Para George Lakoff e Mark Johnson a noção de identidade pessoal e de capacidade de deliberações éticas objectivas baseadas em conceitos universais está intimamente dependente de um conceito de razão universal que deve ser agora posto em causa:

“As nossas crenças filosóficas mais fundamentais estão indissoluvelmente relacionadas com a nossa concepção da razão. Durante mais de dois mil anos a razão tem sido considerada como a característica que define os seres humanos. A razão não apenas a nossa capacidade de inferência lógica, mas também a nossa capacidade para investigar, para resolver problemas, para avaliar, criticar, deliberar acerca do nosso modo de agir, e para chegar a uma compreensão de nós mesmos, das outras pessoas e do mundo. Uma mudança radical na nossa compreensão da razão representa por conseguinte uma mudança radical na compreensão de nós mesmos. É surpreendente descobrir, com base na investigação empírica, que a racionalidade humana não consiste em tudo aquilo que a tradição filosófica ocidental tem considerado. É, de facto, chocante descobrir que somos muito diferentes daquilo que a nossa tradição filosófica nos tem dito.” (1999, 3-4).

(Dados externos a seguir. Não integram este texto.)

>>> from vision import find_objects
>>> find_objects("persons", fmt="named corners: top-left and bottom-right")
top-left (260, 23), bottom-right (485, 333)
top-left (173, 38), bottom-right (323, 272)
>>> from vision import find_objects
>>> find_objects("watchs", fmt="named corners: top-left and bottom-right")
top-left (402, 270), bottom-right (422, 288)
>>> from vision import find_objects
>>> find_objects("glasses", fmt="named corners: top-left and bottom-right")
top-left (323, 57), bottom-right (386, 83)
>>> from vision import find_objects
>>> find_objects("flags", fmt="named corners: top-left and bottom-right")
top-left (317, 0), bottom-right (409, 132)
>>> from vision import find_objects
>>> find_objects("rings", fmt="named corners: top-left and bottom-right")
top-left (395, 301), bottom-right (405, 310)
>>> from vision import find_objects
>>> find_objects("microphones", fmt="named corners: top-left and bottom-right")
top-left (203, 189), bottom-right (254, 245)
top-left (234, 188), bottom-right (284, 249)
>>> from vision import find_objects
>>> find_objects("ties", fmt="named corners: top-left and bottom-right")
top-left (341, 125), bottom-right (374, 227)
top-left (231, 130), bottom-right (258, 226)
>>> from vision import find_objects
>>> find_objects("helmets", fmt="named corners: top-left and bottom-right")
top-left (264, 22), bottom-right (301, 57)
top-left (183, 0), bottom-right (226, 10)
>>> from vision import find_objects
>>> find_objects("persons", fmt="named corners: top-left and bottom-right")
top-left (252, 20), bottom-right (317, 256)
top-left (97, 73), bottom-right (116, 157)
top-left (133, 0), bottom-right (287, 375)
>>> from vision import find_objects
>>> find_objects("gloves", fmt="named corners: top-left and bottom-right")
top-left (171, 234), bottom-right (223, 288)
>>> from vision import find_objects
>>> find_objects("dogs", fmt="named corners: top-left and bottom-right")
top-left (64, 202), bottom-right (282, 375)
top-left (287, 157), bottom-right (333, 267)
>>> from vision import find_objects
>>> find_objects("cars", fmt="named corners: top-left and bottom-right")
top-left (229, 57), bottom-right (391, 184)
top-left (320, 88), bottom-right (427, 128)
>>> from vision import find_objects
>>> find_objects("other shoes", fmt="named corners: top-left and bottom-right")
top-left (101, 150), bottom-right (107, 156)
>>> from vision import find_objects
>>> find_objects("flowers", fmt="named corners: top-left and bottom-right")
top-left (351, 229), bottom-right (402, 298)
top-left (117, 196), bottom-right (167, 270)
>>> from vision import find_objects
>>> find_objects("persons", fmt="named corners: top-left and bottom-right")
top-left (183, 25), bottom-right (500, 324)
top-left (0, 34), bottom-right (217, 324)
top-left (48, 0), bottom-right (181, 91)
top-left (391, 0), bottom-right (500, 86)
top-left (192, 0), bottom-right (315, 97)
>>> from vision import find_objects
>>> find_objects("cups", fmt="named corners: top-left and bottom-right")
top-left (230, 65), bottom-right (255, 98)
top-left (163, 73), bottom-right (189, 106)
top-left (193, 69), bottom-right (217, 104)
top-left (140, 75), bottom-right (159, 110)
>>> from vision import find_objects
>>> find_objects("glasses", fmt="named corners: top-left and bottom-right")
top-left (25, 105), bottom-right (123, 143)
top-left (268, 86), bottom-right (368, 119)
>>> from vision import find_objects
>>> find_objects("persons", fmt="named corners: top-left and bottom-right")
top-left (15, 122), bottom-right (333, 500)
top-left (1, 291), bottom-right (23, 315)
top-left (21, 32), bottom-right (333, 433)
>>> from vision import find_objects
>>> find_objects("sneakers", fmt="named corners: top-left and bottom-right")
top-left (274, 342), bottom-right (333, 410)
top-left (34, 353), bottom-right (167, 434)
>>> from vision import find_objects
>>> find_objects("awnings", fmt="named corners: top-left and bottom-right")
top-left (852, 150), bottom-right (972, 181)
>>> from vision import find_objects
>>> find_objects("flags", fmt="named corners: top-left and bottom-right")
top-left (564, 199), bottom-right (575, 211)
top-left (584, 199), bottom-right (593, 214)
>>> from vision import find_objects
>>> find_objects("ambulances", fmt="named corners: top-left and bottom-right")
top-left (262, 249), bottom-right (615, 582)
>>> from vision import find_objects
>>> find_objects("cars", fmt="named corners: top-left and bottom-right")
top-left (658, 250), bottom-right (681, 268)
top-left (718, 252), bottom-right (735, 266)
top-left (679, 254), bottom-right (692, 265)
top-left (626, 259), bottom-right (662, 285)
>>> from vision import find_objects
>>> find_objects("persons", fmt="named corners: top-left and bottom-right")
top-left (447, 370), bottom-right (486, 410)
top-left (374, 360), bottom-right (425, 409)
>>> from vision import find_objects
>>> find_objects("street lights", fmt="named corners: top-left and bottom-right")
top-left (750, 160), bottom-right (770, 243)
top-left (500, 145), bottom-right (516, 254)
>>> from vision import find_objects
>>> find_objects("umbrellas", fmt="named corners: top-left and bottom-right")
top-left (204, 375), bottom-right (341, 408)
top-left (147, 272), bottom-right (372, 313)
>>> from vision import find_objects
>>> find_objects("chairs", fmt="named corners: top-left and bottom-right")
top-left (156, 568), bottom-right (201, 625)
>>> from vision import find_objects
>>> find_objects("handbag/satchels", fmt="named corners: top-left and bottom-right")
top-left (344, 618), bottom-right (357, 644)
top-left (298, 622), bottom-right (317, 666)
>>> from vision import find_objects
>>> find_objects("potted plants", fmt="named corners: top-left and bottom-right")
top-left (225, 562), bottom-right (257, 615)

Para estes autores a razão não é desincarnada, metafísica, ela é incarnada e tem um dinamismo evolucionista e uma natureza neurobiológica. Ela está, por isso mesmo, estreitamente ligada quer às emoções, quer ao inconsciente Se, por conseguinte, se abandonar toda a tentativa de definir a identidade pessoal com base no nosso eu racional e as decisões éticas com base num discernimento de carácter igualmente racional, a nova concepção de eu pessoal muda bastante, porque muda também a nossa perspectiva tradicional sobre as questões éticas, já que, nesse caso, ainda segundo Lakoff,

“não existe nenhuma pessoa Kantiana radicalmente autónoma, com liberdade absoluta e uma razão transcendente que determina correctamente o que é e não é moral. A razão, emergindo do corpo, não transcende o corpo. Os aspectos universais da razão surgem da totalidade dos nossos corpos e cérebros e dos ambientes em que nós habitamos. A existência destes universais não implica que a razão transcende o corpo. Além disso, uma vez que os sistemas conceptuais variam significativamente, a razão não é completamente universal.” (ibid., 5).

Tendo escolhido como alvo da sua crítica da ética tradicional a noção kantiana de autonomia, Lakoff e Johnson passam a negar a existência da liberdade como consequência directa e lógica da negação da existência de tal autonomia.

“Uma vez que a razão é moldada pelo corpo, ela não é radicalmente livre, porque os possíveis sistemas conceptuais humanos e as possíveis formas de razão estão limitadas. Além disso, uma vez aprendido um sistema conceptual, ele é registado neuralmente nos nossos cérebros e por isso nós não somos livres de pensar o que quisermos. Consequentemente, não temos nenhuma liberdade absoluta no sentido de Kant, nenhuma plena autonomia. Não há nenhum a priori, puramente filosófico, que seja a base de um conceito universal de moralidade e nenhuma razão transcendente, universal, pura que poderia dar lugar a leis morais universais.” (ibid.).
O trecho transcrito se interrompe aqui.